▶ Directions:
a) In the article, give the text again starting at "It’s hard to" and ending at "it in there.", substituting "metal tube" for "steel cylinder".
b) Answer these questions from the article:
(i) What was the diameter of the pipe?
(ii) Who uses power tools to cut a person free?
(iii) How did the performer fix the broken piece of the vacuum?
Top of Quoted passage
The penis is the strangest animal you’ll ever meet. It stands proud when it’s happy, shrinks like a fearful puppy when it’s scared or cold and it also humps stuff. All kinds of stuff. And not just normal stuff like other people or Fleshlights, but nutty stuff that you should have enough self awareness to keep your junk away from. But if that were the case, this article wouldn’t exist.
Hey, who hasn’t humped a vacuum? It’s as American as humping apple pie and less prone to dangerously raising your blood sugar. While normally a tale of vacuum debauchery gone awry would merit merely a snicker or two, this one wins extra attention because it’s a story that features the following exceptionally wonderful elements;
- A dwarf
- His penis
- A vacuum
- The circus
Yes, a little man put his willy in a vacuum, on stage, as part of a show and on this particular occasion a piece was broken so, to fix it, he just glued it together not figuring that his penis would be in there pose a logistical problem. When he realized he was stuck I like to think he had to ride the vacuum to the hospital, but of course that would be silly.
This is actually just one random example of this kind of story as it seems a number of people have been inspired to jam their junk in steel over the years. Of all things you could put a hump on, metal is probably one of those most unforgiving and therefore one that really should be avoided.
It’s hard to conceive of exactly what happened in this story, but follow along if you can – this gentleman had his wang stuck in a steel cylinder, or pipe. The pipe was 2 cm in diameter. If you’re not secure in your metric , that’s less than .8 inches. That’s a pretty tiny hole to be jamming your bits into. But also not surprising that you might get stuck if you manage to make it in there.
If you weren’t sure what happens when your penis is stuck in a metal cylinder, then get ready to laugh! The fire department uses various power tools to cut you free. Doesn’t that sound great? It’s either that or the doctors just cut your dick off, so you’ve got quite a crap shoot to endure whatever happens.
Bottom of Quoted passage
Top of Information
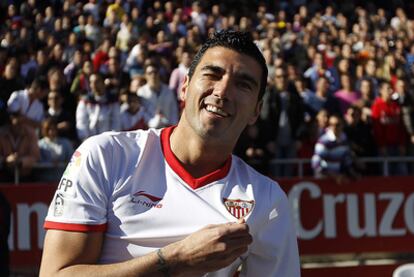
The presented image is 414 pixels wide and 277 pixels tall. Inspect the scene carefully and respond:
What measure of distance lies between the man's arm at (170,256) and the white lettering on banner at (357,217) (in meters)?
8.01

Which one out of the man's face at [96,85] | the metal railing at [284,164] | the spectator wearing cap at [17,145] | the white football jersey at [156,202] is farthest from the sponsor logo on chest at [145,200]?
the man's face at [96,85]

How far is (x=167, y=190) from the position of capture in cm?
297

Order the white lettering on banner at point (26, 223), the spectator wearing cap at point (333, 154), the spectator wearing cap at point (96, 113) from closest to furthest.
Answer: the white lettering on banner at point (26, 223) → the spectator wearing cap at point (96, 113) → the spectator wearing cap at point (333, 154)

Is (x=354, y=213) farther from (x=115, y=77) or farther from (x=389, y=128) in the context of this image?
(x=115, y=77)

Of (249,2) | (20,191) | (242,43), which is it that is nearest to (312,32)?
(249,2)

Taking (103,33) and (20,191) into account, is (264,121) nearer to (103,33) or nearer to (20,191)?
(20,191)

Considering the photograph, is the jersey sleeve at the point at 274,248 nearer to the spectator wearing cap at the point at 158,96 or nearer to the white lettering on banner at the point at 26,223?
the white lettering on banner at the point at 26,223

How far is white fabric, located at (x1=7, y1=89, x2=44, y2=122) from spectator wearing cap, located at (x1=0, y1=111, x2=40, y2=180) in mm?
325

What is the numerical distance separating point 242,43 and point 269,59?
9.73 metres

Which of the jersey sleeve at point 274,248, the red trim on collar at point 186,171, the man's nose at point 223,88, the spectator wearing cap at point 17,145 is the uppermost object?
the man's nose at point 223,88

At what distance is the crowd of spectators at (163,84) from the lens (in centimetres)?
988

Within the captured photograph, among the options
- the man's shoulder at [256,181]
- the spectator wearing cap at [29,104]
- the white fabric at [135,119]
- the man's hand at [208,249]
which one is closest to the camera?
the man's hand at [208,249]

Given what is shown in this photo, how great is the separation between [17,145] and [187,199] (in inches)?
262

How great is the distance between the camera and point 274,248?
9.97ft
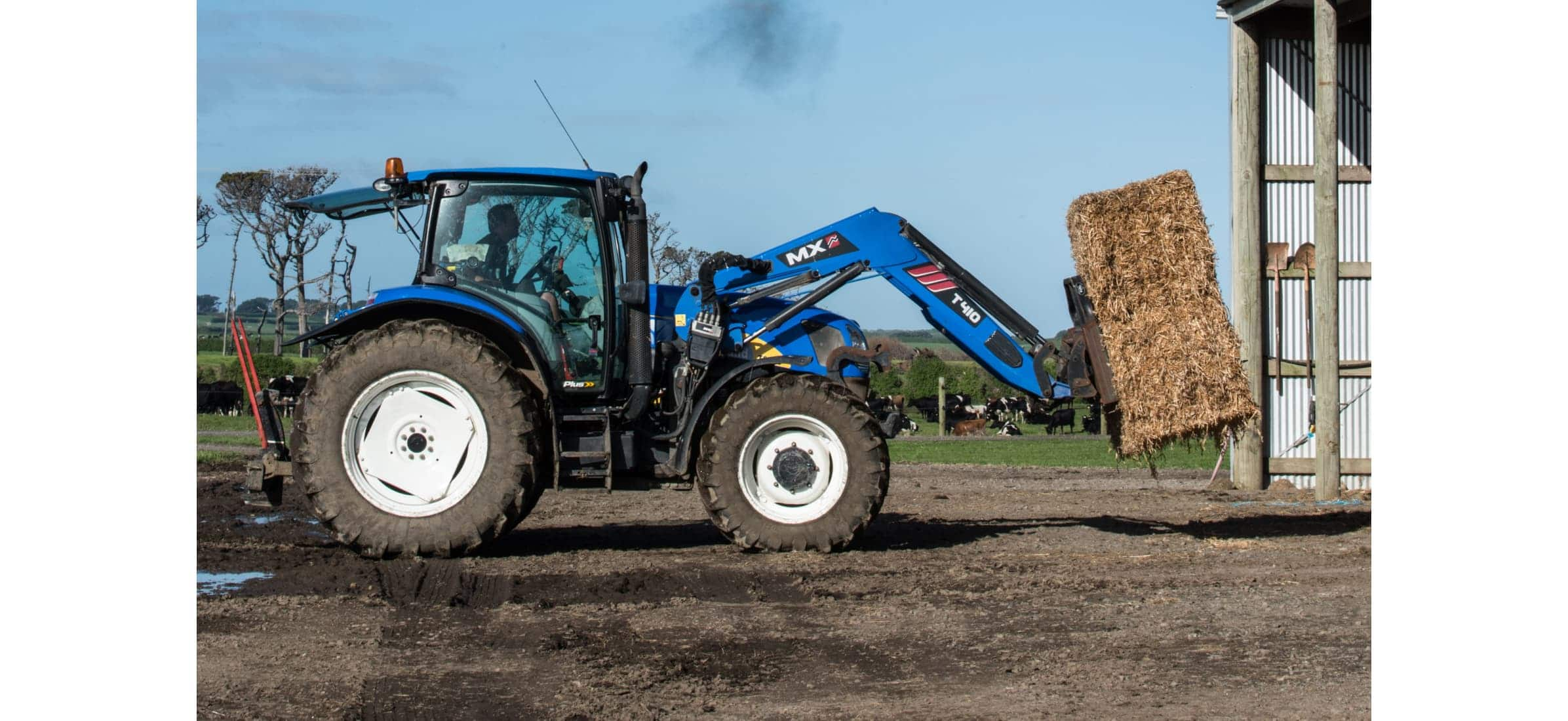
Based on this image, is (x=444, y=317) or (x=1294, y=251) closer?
(x=444, y=317)

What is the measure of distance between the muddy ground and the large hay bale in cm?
94

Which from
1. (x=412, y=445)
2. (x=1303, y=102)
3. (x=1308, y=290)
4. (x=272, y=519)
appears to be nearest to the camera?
(x=412, y=445)

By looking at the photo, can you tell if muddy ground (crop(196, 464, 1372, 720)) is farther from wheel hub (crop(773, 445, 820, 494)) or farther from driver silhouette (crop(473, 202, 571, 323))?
driver silhouette (crop(473, 202, 571, 323))

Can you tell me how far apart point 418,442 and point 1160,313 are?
4.83m

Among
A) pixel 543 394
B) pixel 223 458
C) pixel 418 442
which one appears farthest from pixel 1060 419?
pixel 418 442

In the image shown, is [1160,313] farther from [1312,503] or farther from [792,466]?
[1312,503]

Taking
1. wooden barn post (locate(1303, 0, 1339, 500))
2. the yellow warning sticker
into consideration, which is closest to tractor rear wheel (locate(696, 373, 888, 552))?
the yellow warning sticker

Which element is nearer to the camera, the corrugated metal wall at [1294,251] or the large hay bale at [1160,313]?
the large hay bale at [1160,313]

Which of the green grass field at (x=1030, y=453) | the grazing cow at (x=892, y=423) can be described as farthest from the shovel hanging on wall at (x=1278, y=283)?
the grazing cow at (x=892, y=423)

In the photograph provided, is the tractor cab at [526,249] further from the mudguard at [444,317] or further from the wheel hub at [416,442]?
the wheel hub at [416,442]

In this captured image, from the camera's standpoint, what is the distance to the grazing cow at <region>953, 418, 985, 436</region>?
30359mm

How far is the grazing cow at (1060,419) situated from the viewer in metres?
31.1

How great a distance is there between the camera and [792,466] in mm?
9000

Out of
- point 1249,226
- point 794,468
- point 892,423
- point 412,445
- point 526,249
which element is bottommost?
point 794,468
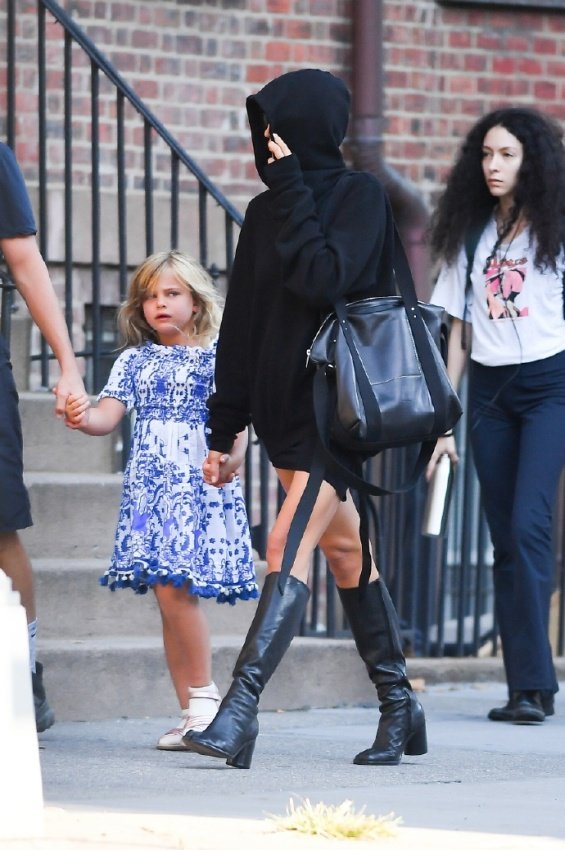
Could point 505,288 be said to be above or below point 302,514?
above

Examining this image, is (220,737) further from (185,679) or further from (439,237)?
(439,237)

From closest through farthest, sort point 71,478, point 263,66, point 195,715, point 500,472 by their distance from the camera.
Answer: point 195,715
point 500,472
point 71,478
point 263,66

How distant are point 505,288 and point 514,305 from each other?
2.4 inches

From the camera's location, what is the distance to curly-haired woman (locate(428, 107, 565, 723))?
5828 millimetres

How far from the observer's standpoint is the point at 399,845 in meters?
3.49

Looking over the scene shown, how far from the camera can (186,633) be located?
16.5ft

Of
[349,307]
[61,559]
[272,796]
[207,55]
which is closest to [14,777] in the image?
[272,796]

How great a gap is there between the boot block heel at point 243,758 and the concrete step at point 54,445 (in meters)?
2.23

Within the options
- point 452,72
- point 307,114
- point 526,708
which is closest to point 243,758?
point 307,114

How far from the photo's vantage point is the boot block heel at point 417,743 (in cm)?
472

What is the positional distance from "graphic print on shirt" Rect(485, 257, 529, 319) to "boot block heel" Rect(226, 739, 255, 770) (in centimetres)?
205

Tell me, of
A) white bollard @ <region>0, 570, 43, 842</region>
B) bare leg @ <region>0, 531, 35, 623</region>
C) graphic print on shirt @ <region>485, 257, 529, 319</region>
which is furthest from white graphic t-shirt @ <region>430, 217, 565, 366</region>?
white bollard @ <region>0, 570, 43, 842</region>

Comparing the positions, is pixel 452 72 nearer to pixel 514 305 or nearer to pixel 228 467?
pixel 514 305

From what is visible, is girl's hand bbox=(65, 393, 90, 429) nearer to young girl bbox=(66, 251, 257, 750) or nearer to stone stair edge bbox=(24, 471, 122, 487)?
young girl bbox=(66, 251, 257, 750)
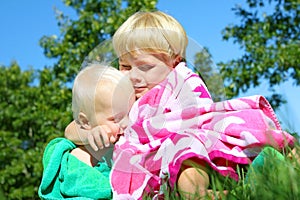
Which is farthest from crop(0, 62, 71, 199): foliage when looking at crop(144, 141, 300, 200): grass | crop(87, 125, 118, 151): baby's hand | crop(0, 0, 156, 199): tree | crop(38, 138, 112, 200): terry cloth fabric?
crop(144, 141, 300, 200): grass

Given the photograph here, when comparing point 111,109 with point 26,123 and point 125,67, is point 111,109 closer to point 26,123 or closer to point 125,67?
point 125,67

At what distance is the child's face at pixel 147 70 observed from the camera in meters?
2.60

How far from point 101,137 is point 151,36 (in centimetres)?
55

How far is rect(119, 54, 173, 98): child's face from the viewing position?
260 cm

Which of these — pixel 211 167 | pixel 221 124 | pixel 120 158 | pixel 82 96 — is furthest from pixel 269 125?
pixel 82 96

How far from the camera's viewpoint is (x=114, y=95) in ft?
8.31

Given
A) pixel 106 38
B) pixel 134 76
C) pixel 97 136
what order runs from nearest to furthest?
pixel 97 136, pixel 134 76, pixel 106 38

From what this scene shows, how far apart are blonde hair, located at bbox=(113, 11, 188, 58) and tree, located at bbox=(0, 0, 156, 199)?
5.31 metres

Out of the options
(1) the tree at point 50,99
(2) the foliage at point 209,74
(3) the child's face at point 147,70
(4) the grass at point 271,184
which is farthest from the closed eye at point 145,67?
(1) the tree at point 50,99

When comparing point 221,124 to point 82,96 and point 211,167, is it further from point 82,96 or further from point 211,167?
point 82,96

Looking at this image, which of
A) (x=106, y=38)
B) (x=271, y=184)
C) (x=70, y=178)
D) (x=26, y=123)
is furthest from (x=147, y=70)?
(x=26, y=123)

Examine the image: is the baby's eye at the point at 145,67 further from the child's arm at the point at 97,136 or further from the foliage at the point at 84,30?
the foliage at the point at 84,30

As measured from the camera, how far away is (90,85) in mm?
2600

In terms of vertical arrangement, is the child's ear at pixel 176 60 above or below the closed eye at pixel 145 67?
above
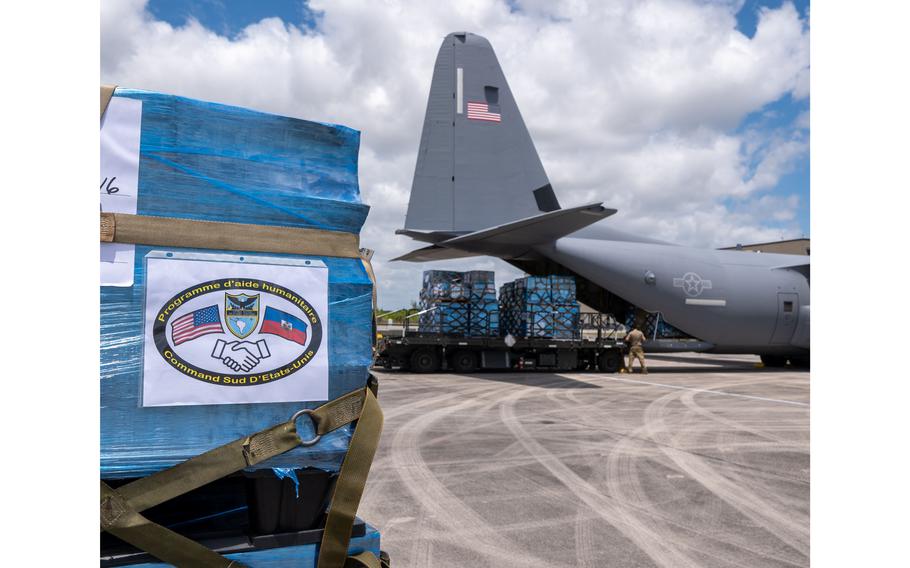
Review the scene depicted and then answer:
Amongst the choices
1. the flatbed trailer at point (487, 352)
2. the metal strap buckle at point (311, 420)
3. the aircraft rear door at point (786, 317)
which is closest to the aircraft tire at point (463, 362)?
the flatbed trailer at point (487, 352)

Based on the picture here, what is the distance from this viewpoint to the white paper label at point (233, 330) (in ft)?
6.36

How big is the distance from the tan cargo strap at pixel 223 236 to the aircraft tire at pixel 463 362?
15.0m

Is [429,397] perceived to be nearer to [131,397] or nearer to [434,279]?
[434,279]

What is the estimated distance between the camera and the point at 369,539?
222 centimetres

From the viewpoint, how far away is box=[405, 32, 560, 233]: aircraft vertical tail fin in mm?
16297

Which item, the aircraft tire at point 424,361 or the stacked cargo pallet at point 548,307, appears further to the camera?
the stacked cargo pallet at point 548,307

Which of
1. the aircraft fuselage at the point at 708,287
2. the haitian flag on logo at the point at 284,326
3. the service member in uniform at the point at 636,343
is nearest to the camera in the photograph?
the haitian flag on logo at the point at 284,326

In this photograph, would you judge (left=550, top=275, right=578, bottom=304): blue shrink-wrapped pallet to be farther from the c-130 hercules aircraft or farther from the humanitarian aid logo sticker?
the humanitarian aid logo sticker

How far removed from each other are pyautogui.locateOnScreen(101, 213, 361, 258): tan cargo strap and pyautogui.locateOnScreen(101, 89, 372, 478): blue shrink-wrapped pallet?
0.02 meters

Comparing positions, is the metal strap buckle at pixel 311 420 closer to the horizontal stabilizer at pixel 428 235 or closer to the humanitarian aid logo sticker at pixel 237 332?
the humanitarian aid logo sticker at pixel 237 332

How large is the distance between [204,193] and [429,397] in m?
9.92

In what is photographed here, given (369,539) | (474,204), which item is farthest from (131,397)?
(474,204)

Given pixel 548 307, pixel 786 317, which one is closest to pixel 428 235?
pixel 548 307

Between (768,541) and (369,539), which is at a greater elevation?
(369,539)
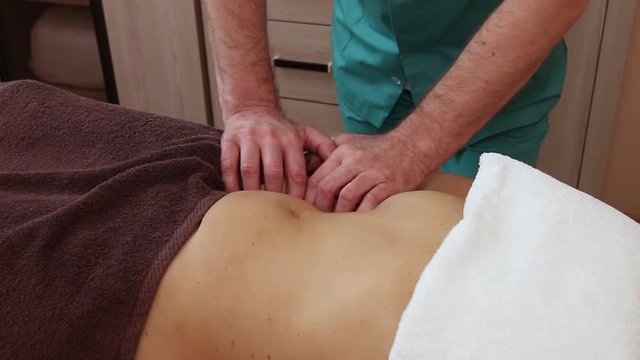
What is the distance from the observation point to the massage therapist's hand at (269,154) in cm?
105

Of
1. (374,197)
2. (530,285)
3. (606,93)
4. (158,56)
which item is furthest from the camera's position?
(158,56)

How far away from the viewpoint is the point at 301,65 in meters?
2.20

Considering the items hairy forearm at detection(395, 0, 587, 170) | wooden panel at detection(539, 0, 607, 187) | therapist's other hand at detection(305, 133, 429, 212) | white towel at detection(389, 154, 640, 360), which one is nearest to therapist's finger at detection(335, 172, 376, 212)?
therapist's other hand at detection(305, 133, 429, 212)

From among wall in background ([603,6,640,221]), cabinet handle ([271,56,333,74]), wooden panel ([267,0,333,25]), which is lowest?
wall in background ([603,6,640,221])

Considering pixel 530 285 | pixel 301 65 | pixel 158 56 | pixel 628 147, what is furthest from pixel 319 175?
pixel 158 56

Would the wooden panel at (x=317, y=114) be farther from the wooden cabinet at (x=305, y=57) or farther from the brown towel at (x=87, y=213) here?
the brown towel at (x=87, y=213)

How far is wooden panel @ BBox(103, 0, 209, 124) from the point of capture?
2.35 m

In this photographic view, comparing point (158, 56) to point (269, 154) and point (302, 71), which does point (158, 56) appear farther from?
point (269, 154)

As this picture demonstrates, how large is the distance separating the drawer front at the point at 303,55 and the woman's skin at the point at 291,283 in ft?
4.36

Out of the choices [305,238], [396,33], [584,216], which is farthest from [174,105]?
[584,216]

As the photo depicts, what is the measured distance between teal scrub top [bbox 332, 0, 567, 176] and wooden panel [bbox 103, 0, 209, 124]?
960mm

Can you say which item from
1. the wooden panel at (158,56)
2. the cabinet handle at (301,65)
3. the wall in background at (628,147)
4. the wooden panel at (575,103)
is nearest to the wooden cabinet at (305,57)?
the cabinet handle at (301,65)

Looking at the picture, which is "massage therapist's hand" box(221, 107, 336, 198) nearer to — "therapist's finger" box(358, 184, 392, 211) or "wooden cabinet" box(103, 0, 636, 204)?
"therapist's finger" box(358, 184, 392, 211)

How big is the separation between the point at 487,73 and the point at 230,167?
1.27 feet
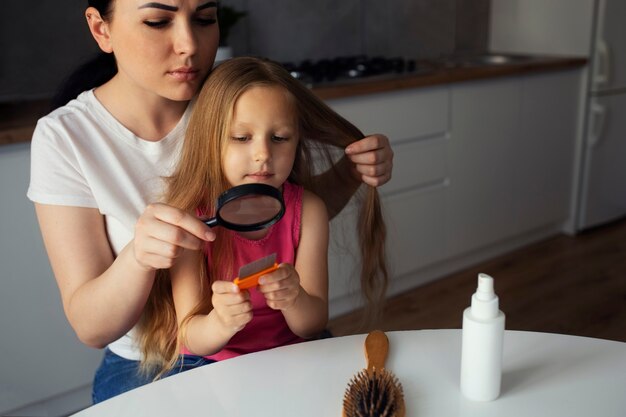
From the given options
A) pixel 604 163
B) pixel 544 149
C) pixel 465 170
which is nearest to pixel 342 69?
pixel 465 170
Bottom of Information
▶ Answers in order:
a)
It’s hard to conceive of exactly what happened in this story, but follow along if you can – this gentleman had his wang stuck in a metal tube, or pipe. The pipe was 2 cm in diameter. If you’re not secure in your metric , that’s less than .8 inches. That’s a pretty tiny hole to be jamming your bits into. But also not surprising that you might get stuck if you manage to make it in there.

b)
(i) 2 cm
(ii) The fire department
(iii) He glued it together.